Cindy McCain accused of racial profiling after mistakenly reporting woman for human trafficking

Cindy McCain, the widow of Sen. John McCain, has been accused of racial profiling after she reported what she thought was a human trafficking incident at Phoenix’s Sky Harbor International Airport.

On Monday, McCain — who serves as co-chair of the Arizona Human Trafficking Council — said that she had witnessed a “woman of a different ethnicity” trafficking a child at the airport the week before.

“I came in from a trip I’d been on and I spotted — it looked odd — it was a woman of a different ethnicity than the child, this little toddler she had, and something didn’t click with me,” McCain told local radio station KTAR-FM.
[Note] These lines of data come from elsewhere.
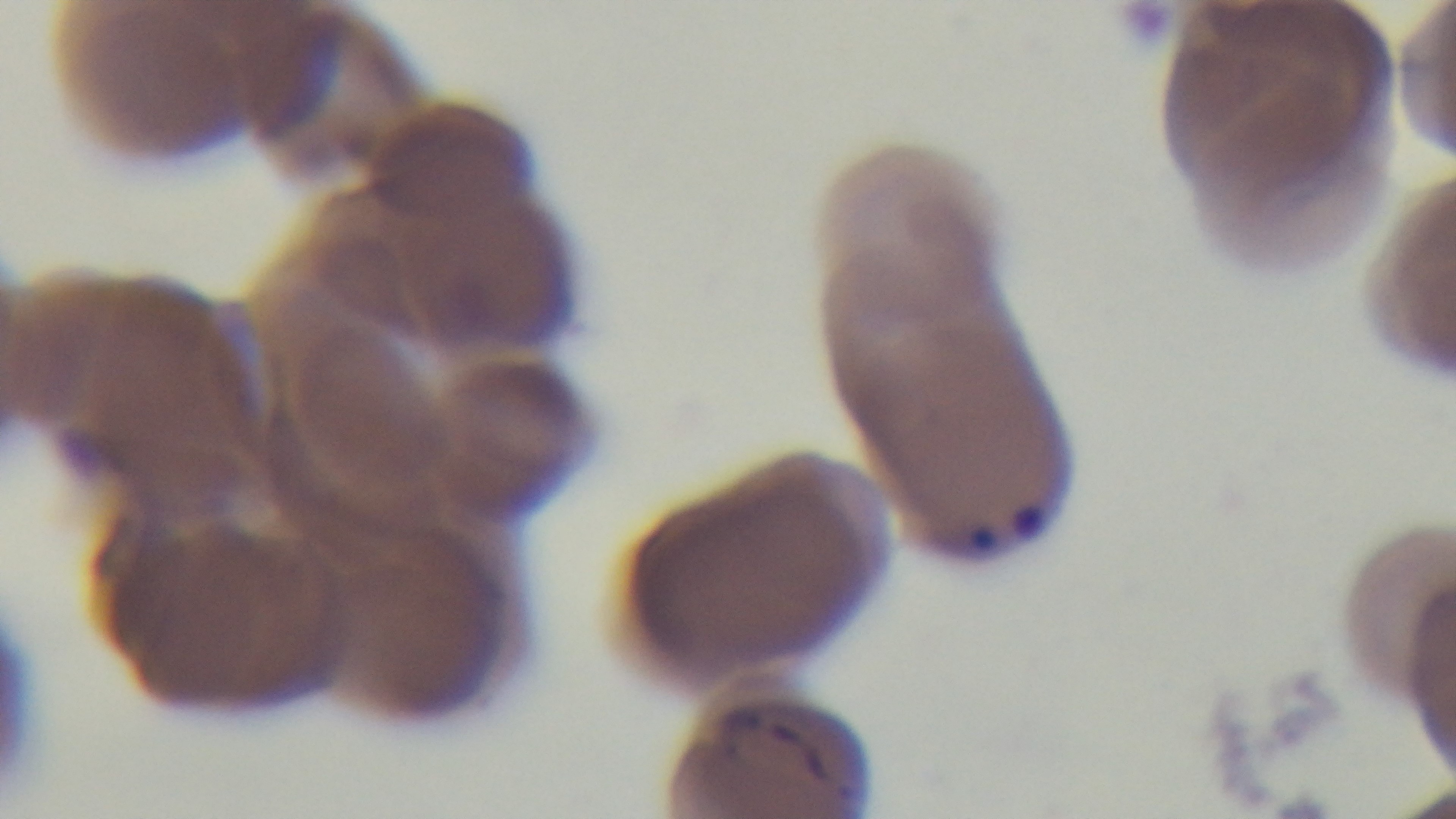

A thin smear.

field of view = single
objective = 100x oil immersion
stain = Giemsa
modality = light microscopy
malaria status = infected
capture = mounted 4K digital camera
Name the blood parasite species.
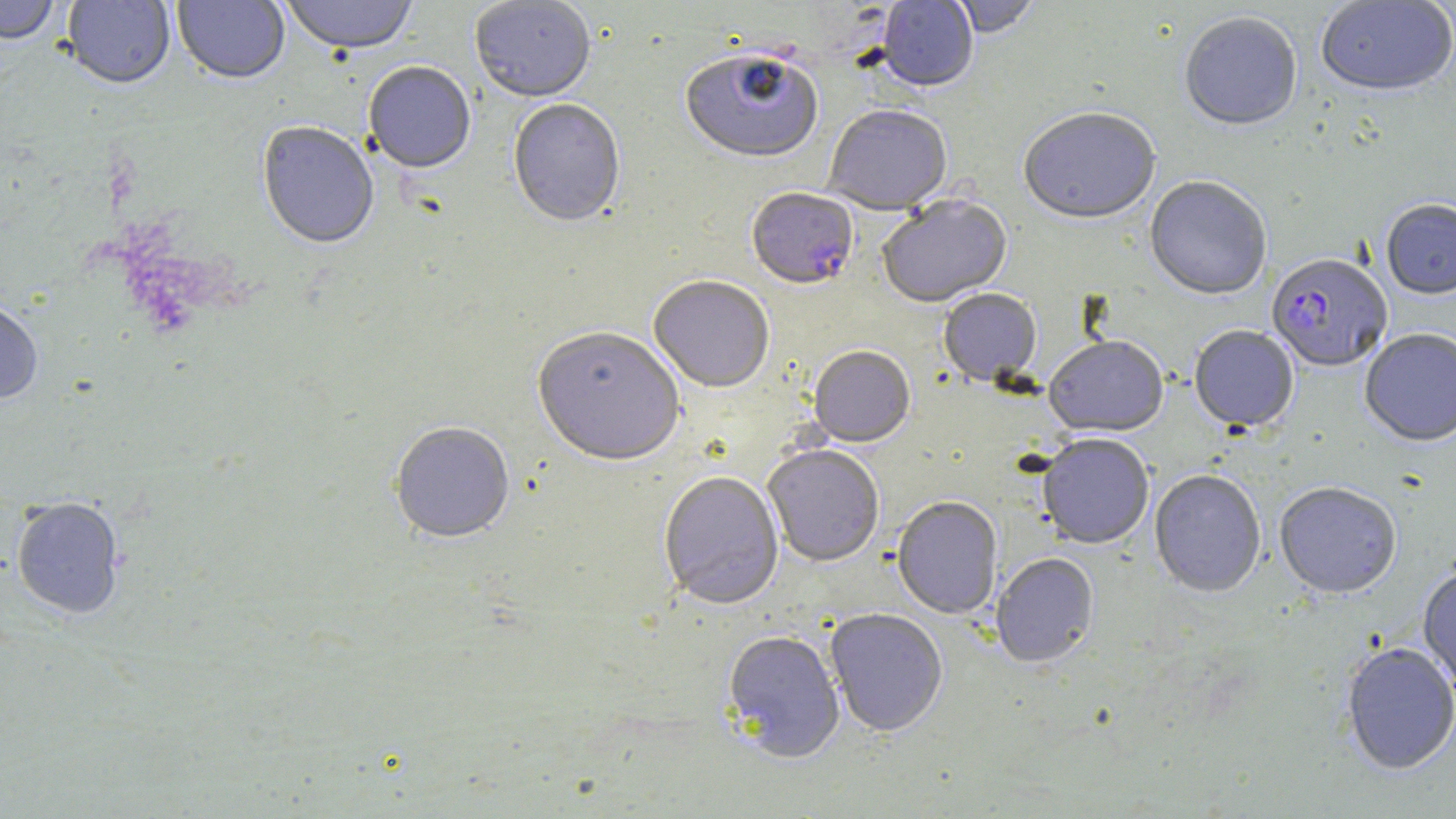

Plasmodium falciparum.

{
  "preparation": "thin blood smear",
  "plasmodium_falciparum_infected_red_blood_cell_locations": "approximate bounding boxes as (x1,y1)-(x2,y2) corner pairs in pixels: (747,190)-(858,293), (1266,254)-(1392,372)",
  "magnification": "1000x",
  "uninfected_red_blood_cell_locations": "approximate bounding boxes as (x1,y1)-(x2,y2) corner pairs in pixels: (0,0)-(60,48), (62,0)-(175,92), (173,0)-(289,87), (279,0)-(418,59), (469,0)-(596,105), (876,0)-(979,94), (948,0)-(1041,40), (1315,1)-(1456,98), (1179,14)-(1302,133), (680,54)-(823,167), (362,63)-(476,177), (508,101)-(626,230), (823,107)-(953,218), (1019,110)-(1161,228), (257,124)-(379,252), (1144,177)-(1272,302), (878,197)-(1013,310), (1380,199)-(1456,299), (648,278)-(774,395), (938,291)-(1042,388), (0,301)-(43,406), (1189,325)-(1299,432), (1359,327)-(1456,446), (532,330)-(685,472), (1044,338)-(1169,438), (809,348)-(915,449), (389,424)-(514,547), (1037,435)-(1154,550), (763,447)-(884,568), (1149,470)-(1266,599), (659,473)-(784,611), (1274,481)-(1402,598), (892,497)-(1003,620), (11,499)-(125,620), (991,555)-(1099,670), (1417,562)-(1456,694), (825,610)-(947,738), (722,633)-(845,766), (1340,641)-(1456,776)",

“I went over to the police and told them what I saw, and they went over and questioned her, and, by God, she was trafficking that kid,” she continued, adding that the woman was “waiting for the guy who bought the child to get off an airplane.”

Her interview on KTAR’s Mac & Gaydos included her encouraging listeners to report suspicious behavior: “If you see something, say something.”

But local officials have disputed her claims. On Wednesday, Phoenix police told KTAR-FM that they found “no evidence of criminal conduct or child endangerment” after conducting a welfare check on the child in question.

McCain has since issued an apology for mistaking the situation for trafficking.

The mea culpa, however, is doing little to stem the flood of tweets criticizing McCain for assuming the worst. Many have accused her of racial profiling.

Several critics have noted that like the woman and child she saw at the airport, McCain and her younger daughter, Bridget, are of different ethnicities. Bridget McCain was adopted from Bangladesh in the early 1990s.